When you use computers a lot whether in business or at home, you have to save your files somewhere safe. In most cases this would be a file server. This is a device (not on your local computer) that A. Has a storage medium and B. Has a backup copy. Be warned, one is no good without the other!
But what sort of systems should you use? There are loads to choose from, and There are loads to avoid. I’ve seen the wrong type of system recommended so many times, and all too often it’s the one that makes the most money for you supplier! Call us for helpful and truthful advice, but read on for a bit of a guide….
When it comes to storage devices for your files, they break down into a few categories:
Microsoft Servers: Running Windows Server Operating Systems, these machines are highly reliable and efficient, but come with a very high price tag and cost of operation. In my opinion they should only be used by companies with an in house IT staff.
Windows Workstations: This is a normal (but choose wisely) computer running Windows 10 or 11, but optimised for file storage and sharing. It’s set up as part of a network with other computers and devices connected to it via ethernet cables and switches. Very simple to do and cheap to set up, as everyone now has spare computer capacity. Remember that there’s no built in failsafe though, and updates can sometimes cause problems. It’s fine for very small offices but has a limit of ten incoming connections.
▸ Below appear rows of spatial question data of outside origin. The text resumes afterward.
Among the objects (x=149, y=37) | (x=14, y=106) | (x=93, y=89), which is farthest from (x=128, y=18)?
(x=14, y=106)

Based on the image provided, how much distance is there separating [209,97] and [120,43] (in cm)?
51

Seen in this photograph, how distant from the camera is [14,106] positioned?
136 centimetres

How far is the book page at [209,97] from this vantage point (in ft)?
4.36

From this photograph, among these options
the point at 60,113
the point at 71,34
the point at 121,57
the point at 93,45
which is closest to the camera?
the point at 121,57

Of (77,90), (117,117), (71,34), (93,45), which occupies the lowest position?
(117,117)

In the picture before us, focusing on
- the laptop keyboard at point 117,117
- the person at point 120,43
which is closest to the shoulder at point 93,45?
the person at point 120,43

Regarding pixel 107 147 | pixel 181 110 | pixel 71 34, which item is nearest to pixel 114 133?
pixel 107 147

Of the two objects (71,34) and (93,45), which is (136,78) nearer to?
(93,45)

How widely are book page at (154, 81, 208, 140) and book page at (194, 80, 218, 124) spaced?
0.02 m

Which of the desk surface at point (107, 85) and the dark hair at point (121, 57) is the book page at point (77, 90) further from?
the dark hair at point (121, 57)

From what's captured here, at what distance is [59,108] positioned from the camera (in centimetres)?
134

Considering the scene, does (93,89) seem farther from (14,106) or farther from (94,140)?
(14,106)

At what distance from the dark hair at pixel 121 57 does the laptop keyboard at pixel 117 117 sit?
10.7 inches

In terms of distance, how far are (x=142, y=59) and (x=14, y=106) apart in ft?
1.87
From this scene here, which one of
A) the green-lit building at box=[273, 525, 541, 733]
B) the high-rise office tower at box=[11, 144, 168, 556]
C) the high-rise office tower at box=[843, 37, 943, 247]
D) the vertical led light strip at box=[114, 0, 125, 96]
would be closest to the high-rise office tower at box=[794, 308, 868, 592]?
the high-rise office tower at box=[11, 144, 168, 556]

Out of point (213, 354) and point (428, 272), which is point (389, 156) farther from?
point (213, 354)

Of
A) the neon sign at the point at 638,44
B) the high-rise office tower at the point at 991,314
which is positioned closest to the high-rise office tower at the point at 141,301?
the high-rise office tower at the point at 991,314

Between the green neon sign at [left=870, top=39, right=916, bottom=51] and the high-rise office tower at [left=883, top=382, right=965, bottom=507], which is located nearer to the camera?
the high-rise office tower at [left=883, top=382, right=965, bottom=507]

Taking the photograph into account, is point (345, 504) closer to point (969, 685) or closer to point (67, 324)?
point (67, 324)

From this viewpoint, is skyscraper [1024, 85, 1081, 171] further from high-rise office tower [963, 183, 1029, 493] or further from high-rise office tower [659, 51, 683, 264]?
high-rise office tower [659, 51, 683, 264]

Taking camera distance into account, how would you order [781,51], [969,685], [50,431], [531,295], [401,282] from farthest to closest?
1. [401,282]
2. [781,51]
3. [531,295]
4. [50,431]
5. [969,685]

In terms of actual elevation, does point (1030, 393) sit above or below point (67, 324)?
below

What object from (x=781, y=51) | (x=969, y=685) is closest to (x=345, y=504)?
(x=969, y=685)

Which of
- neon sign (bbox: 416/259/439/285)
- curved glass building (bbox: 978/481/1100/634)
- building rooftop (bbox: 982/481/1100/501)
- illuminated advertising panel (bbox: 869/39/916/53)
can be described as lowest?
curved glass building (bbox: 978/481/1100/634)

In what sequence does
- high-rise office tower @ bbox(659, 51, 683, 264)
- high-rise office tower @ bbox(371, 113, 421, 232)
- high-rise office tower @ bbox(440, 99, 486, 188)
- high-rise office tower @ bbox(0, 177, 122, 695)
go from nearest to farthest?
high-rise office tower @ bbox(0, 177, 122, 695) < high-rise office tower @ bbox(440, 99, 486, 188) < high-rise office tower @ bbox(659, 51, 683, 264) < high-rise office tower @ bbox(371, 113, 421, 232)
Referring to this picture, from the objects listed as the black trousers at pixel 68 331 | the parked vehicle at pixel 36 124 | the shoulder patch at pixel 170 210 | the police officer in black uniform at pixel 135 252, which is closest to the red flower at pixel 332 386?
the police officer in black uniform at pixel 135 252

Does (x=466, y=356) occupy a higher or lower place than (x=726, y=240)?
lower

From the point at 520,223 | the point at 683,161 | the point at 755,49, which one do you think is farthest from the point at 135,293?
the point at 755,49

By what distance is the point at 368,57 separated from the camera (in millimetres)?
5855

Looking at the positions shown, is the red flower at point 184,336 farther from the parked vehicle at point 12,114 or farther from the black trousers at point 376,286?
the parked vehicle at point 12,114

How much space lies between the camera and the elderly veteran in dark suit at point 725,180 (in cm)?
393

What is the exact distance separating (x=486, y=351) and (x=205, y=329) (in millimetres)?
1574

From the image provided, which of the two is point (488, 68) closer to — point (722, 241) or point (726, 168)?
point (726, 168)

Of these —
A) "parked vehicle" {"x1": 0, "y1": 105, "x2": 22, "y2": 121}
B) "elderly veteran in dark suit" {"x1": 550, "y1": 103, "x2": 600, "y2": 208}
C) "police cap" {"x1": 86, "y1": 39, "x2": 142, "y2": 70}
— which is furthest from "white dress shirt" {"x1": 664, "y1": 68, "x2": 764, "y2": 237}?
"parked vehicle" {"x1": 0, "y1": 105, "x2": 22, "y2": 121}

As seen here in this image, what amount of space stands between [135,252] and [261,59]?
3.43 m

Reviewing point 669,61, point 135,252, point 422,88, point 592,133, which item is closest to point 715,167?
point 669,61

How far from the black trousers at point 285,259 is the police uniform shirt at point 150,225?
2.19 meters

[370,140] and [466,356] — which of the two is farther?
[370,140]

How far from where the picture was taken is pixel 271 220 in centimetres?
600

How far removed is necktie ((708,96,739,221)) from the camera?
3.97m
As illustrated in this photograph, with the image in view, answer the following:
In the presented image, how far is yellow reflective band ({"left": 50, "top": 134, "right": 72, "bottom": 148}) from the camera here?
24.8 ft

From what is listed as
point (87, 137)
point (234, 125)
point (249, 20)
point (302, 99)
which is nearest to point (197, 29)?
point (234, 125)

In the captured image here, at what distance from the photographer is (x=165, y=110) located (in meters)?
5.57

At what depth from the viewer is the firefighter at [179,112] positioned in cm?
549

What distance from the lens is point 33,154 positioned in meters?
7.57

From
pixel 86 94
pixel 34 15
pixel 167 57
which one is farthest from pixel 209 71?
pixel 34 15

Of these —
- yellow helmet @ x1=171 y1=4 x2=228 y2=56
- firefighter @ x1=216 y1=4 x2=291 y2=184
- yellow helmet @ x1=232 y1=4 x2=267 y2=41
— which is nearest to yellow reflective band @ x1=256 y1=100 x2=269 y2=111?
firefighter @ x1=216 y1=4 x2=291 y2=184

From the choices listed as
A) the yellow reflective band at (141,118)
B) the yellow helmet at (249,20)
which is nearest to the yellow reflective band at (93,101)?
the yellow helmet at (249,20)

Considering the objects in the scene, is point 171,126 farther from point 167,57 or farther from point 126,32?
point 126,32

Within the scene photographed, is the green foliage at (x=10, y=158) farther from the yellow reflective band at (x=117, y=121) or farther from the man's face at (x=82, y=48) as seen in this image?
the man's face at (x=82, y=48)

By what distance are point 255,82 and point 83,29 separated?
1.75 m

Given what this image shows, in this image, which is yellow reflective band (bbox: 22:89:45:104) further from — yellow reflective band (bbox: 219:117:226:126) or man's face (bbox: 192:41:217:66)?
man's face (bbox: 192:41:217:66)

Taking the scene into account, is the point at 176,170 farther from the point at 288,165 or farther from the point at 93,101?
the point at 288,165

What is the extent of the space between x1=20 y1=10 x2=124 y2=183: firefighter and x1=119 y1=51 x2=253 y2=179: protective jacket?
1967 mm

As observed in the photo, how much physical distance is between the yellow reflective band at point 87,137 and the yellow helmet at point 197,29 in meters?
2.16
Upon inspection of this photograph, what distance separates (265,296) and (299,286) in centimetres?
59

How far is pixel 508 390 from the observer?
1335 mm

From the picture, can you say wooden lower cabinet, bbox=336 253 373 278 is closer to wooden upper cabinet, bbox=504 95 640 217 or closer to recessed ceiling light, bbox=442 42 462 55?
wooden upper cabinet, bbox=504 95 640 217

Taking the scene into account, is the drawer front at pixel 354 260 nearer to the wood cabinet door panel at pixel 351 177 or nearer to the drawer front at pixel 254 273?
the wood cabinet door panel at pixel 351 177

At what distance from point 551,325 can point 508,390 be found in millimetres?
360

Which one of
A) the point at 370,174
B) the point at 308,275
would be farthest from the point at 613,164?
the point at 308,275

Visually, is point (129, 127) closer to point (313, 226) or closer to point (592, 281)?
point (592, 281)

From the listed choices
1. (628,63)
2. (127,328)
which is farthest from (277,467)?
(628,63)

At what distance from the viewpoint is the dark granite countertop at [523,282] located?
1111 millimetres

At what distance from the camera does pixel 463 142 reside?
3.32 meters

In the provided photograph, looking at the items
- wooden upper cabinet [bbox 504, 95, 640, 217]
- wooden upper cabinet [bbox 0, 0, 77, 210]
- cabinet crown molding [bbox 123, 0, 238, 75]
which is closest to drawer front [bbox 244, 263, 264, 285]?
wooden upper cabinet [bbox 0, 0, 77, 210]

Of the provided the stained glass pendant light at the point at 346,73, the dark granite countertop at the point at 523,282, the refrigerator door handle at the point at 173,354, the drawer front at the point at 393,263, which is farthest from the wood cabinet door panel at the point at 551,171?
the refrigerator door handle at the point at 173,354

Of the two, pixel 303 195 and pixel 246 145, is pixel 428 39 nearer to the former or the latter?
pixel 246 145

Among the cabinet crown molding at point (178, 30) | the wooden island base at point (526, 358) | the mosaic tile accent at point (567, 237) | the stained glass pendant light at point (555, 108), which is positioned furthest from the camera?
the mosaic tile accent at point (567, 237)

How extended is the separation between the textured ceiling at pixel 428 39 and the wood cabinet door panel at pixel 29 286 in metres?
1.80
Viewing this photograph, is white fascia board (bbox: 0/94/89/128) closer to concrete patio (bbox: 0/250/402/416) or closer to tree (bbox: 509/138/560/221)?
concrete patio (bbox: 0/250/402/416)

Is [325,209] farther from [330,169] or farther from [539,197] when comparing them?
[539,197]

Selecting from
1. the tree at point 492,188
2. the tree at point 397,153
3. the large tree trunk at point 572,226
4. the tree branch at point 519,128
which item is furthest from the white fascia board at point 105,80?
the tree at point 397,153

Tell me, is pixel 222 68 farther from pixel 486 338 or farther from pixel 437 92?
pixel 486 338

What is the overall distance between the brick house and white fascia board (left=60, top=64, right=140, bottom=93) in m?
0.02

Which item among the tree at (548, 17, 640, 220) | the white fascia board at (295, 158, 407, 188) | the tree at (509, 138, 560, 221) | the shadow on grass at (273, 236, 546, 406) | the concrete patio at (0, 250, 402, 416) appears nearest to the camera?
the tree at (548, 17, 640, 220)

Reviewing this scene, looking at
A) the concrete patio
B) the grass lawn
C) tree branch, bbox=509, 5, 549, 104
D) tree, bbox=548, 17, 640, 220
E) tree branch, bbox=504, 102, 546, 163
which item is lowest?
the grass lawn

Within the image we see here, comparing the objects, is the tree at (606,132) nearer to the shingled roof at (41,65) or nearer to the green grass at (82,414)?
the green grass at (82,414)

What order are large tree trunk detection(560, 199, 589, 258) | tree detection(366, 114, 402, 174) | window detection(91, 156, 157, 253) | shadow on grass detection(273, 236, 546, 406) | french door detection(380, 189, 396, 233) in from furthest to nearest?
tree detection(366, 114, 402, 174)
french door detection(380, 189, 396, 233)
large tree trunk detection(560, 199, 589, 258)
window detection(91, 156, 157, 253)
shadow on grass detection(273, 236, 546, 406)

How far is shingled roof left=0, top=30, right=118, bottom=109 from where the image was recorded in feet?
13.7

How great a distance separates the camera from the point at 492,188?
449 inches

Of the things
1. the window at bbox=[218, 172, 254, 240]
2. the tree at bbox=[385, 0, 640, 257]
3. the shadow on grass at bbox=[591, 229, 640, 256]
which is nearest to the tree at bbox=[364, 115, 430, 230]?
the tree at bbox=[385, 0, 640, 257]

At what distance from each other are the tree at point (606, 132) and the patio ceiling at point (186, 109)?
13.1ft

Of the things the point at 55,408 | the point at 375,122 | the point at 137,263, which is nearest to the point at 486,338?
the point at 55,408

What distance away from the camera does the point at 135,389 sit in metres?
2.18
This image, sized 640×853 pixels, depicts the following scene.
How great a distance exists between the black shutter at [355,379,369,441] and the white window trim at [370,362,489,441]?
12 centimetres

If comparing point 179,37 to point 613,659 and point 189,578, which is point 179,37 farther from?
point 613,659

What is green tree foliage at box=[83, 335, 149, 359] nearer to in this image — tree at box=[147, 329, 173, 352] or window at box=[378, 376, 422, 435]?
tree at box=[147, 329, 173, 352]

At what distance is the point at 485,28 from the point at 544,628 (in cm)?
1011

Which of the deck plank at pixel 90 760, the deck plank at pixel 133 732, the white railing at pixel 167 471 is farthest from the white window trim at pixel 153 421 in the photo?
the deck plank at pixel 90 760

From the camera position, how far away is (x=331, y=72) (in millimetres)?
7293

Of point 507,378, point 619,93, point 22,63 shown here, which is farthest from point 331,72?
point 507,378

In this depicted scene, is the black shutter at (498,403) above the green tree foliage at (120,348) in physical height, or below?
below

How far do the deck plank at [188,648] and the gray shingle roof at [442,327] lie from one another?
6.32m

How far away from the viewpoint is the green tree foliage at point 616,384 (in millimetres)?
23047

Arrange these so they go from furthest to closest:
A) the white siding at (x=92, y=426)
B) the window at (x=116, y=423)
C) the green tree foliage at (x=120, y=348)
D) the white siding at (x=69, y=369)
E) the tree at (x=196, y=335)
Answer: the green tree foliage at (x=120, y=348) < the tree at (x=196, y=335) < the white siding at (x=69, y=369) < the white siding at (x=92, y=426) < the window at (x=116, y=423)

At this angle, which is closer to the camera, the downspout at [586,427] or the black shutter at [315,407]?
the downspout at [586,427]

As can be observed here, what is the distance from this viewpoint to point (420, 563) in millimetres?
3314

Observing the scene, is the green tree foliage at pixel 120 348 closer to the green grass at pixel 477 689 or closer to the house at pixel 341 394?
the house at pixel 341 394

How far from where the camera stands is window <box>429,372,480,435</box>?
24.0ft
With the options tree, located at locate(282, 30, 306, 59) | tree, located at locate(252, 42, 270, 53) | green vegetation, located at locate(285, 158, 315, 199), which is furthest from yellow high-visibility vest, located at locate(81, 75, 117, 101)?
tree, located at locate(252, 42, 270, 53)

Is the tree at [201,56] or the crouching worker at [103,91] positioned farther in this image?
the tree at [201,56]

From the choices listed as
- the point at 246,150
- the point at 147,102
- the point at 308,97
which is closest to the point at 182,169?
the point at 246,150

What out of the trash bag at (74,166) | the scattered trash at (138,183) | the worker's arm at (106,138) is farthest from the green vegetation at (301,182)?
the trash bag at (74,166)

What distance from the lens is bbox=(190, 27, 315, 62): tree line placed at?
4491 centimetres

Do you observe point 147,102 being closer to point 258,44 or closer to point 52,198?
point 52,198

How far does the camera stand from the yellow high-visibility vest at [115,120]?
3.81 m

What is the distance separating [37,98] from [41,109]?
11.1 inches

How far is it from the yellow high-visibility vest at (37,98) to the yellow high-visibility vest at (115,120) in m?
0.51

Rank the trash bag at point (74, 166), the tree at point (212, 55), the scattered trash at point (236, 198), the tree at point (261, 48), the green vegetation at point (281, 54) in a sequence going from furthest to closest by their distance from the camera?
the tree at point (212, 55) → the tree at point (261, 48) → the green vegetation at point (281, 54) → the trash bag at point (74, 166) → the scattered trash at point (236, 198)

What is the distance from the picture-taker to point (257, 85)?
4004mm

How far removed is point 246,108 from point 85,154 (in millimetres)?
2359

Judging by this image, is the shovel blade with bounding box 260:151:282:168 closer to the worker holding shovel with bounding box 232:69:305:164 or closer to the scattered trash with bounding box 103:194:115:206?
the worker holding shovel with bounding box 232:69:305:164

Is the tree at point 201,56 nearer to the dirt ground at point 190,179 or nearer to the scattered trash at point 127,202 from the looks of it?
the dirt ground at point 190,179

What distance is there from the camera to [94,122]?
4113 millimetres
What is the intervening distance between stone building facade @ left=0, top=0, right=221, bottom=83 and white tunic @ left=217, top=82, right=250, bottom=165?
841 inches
Cloud Storage: Online storage is available everywhere now with free space (but limited) available from all the big players. Using this as the main store for business is a simple idea which seems to tick all the boxes, but for multiple and concurrent users it has many drawbacks. It’s really only for a single user or multiple users who don’t share files often that this is ideal for.
Network Attached Storage: This is a device that connects to your local network and has a customised (Linux based) operating system that’s specifically designed to store and share files. There are loads of types available too from pre-built sytems by Qnap, Western Digital, Synology etc. to Systems that run on Normal PC Hardware. These are sometimes pricey, but are all very reliable and can be configured and customised by the end user. In most cases in my opinion, these are the best solution for storage if you can afford them and know how to use them.
It’s important to talk about backup whenever you talk about storage. Nowhere on it’s own is safe to store files, you always need a backup, and preferably two! The rule is: one onsite backup and one offsite backup…Minimum. I have one client with two onsite, one offsite, and six full extra separate daily ones just in case!
External Hard Drives: The simplest form of backup device. It’s cheap and fairly reliable, but needs to be checked regularly. A backup software with daily reporting can be used for peace of mind. Maybe a little bit restrictive on size.
Other Computers or Servers: Once you have a network set up and each computer can see the others, then it’s a fairly simple add on to back up your files to another computer. Again a reporting system of some type should be added because the backup should be a hidden, automatic process. Unless you want to go to extra expense, this is an ideal onsite solution requiring only a spare hard drive.
Cloud Systems: The free amount of storage that you get in most cases isn’t enough for a reliable backup system. If you’re paying for storage then it’s fine to use this as a backup as long as you have some way of knowing for sure that it’s actually backing up. This is only normally available on a single PC system so for peace of mind I would use only personal cloud storage for any backup system.
Network Attached Storage: As above in the storage section, NASs are probably the best for this purpose too in most cases. They have very customisable operating systems with built in Apps for backup in the branded ones. The cost is the only drawback, but what price peace of mind?